## [Task item]
Each line in the records below, from the one that contains "O CREPUSCULO DA" to the one that contains "So What is the Relevance to the BP Incident", should be reproduced exactly, the first and last included.

## [Supplied material]
*****
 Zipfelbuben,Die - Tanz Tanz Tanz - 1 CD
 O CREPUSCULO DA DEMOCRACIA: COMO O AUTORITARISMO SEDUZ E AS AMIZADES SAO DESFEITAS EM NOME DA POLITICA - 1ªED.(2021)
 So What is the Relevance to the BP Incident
*****
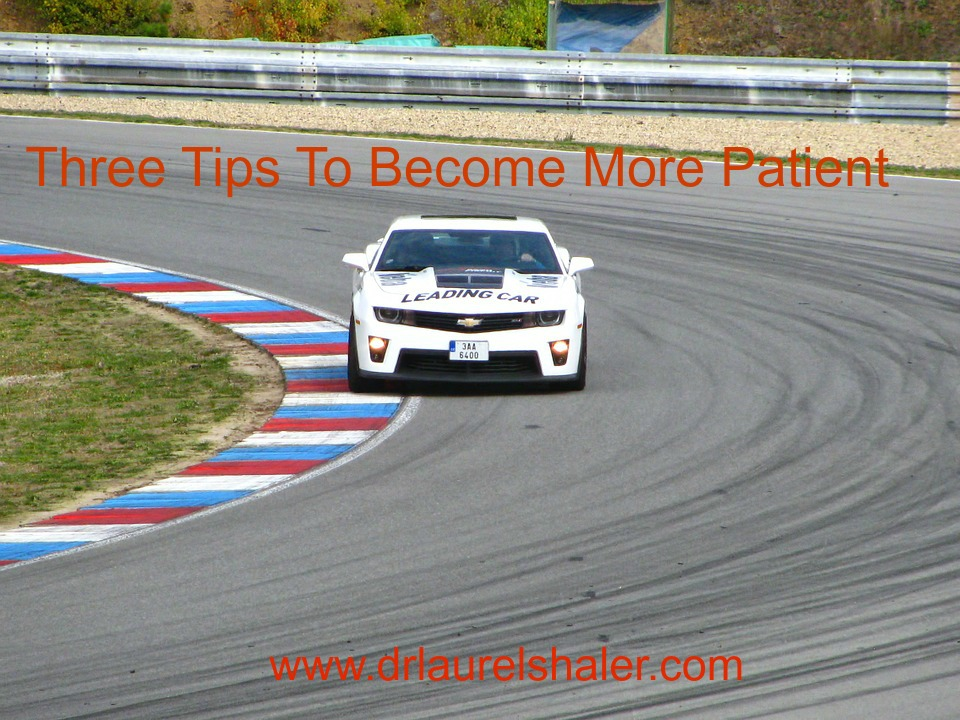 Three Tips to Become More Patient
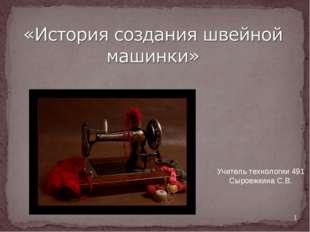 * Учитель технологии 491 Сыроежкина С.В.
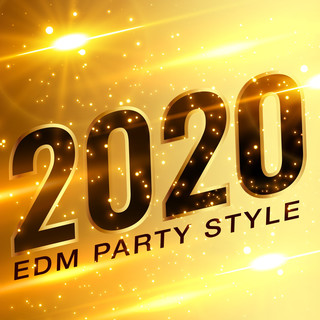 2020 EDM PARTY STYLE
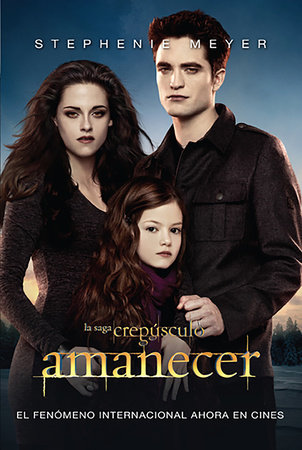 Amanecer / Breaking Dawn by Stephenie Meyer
*****
## [Finished task]
 O CREPUSCULO DA DEMOCRACIA: COMO O AUTORITARISMO SEDUZ E AS AMIZADES SAO DESFEITAS EM NOME DA POLITICA - 1ªED.(2021)
 So What is the Relevance to the BP Incident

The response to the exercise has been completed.